Most students and staff have personal phones, so in a real threat, “there’s going to be hundreds of people calling their parents, the media, 911,” Adams said.

But still, officers must respond as if it were real.

“At no point are we going to stop responding to them, because we don’t have that option,” Adams said.

What’s the point?

Investigators haven’t yet determined motives behind the recent wave of hoax calls, but the trend has an echo effect, Adams explained.

Some recent calls came from different phone numbers, he confirmed. But investigators did not yet determine if any came from the same person or people.

“A lot of times there’s a copycat,” he said. “Someone does something and they get attention for it, and they’ll copy that same thing.”

Consequences

One person has been arrested and charged with one of the recent incidents. A Macon 16-year-old was arrested for allegedly reporting a false threat on Aug. 29, at Ballard-Hudson Middle School, according to the Bibb County School District.
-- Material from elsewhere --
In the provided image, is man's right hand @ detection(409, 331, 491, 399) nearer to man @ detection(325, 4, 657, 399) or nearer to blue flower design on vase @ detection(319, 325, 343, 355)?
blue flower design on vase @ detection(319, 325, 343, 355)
It is illegal to report false threats, and perpetrators can face prosecution, according to the U.S. Department of Justice.

A judge can decide if a child should get charged for swatting, and their age is sometimes considered, according to Adams.

“Some judges are more lenient toward juveniles than other judges,” he said.

There’s usually no excuse for reporting a threat that they know is false, according to Adams.

“The kids will say, ‘I was teasing, I didn’t really mean that …,’” Adams said. “But it’s so serious because you’re putting other people’s lives in jeopardy.”

He recommended that schools teach students about these crimes.

He also hoped the 16-year-old’s arrest will encourage others to not commit similar crimes, but it’s hard to convince people not to, he said.

“People who do those types of things have little care about the resources that’s being pulled or the severity of the crime,” Adams said.